Directions => Set out the material from its first line through the line containing "arched opening [bbox 429, 281, 485, 338], balcony" as a Markdown table with two columns, Row and Text. Number each line in Row, and leave out blank lines.

──────── Supplied records ────────

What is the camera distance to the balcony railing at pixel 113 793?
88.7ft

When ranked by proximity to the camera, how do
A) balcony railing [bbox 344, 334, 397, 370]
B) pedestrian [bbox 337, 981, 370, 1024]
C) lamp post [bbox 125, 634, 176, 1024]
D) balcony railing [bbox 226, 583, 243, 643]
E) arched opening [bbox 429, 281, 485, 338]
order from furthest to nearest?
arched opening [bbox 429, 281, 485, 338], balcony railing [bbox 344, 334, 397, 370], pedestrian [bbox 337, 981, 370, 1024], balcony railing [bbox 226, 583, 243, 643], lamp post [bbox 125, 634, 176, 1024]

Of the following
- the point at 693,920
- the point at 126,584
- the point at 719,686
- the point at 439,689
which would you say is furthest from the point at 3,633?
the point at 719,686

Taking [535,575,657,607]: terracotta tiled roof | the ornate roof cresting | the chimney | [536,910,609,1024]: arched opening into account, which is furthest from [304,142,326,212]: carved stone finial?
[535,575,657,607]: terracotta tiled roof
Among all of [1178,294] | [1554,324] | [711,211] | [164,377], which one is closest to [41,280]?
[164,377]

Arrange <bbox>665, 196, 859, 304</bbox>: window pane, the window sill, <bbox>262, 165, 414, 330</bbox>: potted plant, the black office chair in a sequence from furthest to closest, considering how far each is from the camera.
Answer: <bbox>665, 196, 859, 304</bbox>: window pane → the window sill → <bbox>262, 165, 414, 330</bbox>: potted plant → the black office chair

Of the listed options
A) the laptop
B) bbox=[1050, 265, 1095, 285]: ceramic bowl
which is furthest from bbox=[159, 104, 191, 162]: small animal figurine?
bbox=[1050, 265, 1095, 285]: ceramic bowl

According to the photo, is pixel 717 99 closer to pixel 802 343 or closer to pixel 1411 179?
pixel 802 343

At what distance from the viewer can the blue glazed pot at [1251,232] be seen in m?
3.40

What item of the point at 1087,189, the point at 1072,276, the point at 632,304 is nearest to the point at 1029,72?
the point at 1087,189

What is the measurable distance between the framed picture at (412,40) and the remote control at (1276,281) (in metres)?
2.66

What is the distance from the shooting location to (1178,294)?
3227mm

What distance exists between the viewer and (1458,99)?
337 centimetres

────────

The output =>
| Row | Text |
|---|---|
| 1 | What is the camera distance to the balcony railing at pixel 113 793? |
| 2 | 88.7ft |
| 3 | When ranked by proximity to the camera, how do |
| 4 | A) balcony railing [bbox 344, 334, 397, 370] |
| 5 | B) pedestrian [bbox 337, 981, 370, 1024] |
| 6 | C) lamp post [bbox 125, 634, 176, 1024] |
| 7 | D) balcony railing [bbox 226, 583, 243, 643] |
| 8 | E) arched opening [bbox 429, 281, 485, 338] |
| 9 | order from furthest to nearest? |
| 10 | arched opening [bbox 429, 281, 485, 338], balcony railing [bbox 344, 334, 397, 370], pedestrian [bbox 337, 981, 370, 1024], balcony railing [bbox 226, 583, 243, 643], lamp post [bbox 125, 634, 176, 1024] |